Given exercise: Output the records below without any change, covering the stretch from the line containing "How much separates [417,266] and [72,245]?" through the end of the records, and nothing else.
--- begin Dataset ---
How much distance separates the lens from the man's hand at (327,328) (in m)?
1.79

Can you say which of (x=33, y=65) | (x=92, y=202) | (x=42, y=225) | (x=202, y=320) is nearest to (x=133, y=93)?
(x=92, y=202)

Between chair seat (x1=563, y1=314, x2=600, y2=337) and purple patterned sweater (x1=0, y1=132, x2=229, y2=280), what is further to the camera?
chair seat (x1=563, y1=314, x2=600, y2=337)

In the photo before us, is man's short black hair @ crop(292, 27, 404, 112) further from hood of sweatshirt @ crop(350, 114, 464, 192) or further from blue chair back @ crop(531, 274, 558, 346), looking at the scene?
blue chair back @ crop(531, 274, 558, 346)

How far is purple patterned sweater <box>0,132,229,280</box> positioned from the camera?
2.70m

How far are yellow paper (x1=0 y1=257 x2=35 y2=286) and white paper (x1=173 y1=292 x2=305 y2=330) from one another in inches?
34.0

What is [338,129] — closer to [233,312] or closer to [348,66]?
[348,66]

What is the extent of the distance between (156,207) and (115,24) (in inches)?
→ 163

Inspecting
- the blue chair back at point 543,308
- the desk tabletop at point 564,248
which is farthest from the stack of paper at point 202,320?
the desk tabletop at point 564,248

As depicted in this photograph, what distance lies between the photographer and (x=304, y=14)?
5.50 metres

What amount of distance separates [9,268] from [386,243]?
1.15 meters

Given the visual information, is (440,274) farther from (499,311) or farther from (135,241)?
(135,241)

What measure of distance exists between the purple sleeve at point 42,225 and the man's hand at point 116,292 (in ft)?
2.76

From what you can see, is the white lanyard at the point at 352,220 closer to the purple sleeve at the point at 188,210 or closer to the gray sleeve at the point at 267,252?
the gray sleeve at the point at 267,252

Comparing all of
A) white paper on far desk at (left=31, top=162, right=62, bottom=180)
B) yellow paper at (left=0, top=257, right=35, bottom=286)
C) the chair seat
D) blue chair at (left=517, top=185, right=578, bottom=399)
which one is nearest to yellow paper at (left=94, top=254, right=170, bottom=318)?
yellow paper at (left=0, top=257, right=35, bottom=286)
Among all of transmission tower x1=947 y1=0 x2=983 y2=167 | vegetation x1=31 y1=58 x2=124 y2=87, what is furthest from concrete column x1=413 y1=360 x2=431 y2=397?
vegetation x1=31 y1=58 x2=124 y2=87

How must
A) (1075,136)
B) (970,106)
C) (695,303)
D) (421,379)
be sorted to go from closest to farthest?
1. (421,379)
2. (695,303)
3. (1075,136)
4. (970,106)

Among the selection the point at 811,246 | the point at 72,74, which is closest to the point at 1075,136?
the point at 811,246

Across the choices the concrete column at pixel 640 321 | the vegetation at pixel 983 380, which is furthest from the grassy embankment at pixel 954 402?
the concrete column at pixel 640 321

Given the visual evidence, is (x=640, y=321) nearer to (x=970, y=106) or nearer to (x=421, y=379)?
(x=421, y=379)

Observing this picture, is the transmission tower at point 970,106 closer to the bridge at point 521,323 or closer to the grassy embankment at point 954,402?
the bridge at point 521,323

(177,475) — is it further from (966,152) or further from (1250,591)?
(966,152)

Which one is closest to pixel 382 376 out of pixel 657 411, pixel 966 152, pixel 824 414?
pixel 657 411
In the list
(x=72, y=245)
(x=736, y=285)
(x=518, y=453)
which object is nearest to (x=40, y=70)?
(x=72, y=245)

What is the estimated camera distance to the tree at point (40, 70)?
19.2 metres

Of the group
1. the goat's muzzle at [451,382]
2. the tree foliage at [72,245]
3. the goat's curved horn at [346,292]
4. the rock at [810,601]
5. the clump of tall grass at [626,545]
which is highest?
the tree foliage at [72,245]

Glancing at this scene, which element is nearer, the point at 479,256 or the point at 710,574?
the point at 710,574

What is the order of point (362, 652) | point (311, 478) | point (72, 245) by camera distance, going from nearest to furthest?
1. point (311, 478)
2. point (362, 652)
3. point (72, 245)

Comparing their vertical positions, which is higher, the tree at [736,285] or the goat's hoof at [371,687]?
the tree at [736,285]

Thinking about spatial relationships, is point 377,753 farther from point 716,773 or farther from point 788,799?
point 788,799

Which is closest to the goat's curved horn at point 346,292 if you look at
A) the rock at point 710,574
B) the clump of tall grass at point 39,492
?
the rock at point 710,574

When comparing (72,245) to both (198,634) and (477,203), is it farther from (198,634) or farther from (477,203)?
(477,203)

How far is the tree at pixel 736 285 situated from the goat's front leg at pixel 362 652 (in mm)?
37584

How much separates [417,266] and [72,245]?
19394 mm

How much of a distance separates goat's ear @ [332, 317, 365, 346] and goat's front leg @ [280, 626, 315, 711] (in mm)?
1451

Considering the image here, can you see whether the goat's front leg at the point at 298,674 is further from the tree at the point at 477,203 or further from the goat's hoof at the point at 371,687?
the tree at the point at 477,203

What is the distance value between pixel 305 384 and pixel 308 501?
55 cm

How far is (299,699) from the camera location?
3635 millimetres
--- end Dataset ---
Answer for this exercise:
How much separates [417,266] and [72,245]?
19394 mm

How much of a distance separates goat's ear @ [332, 317, 365, 346] and goat's front leg @ [280, 626, 315, 711] (in mm)?
1451

Considering the image here, can you see whether the goat's front leg at the point at 298,674 is further from the tree at the point at 477,203 or further from the goat's hoof at the point at 371,687?
the tree at the point at 477,203

What is the distance value between pixel 305 384 and pixel 308 501?
55 cm

How far is (299,699) from the camera location?
3635 millimetres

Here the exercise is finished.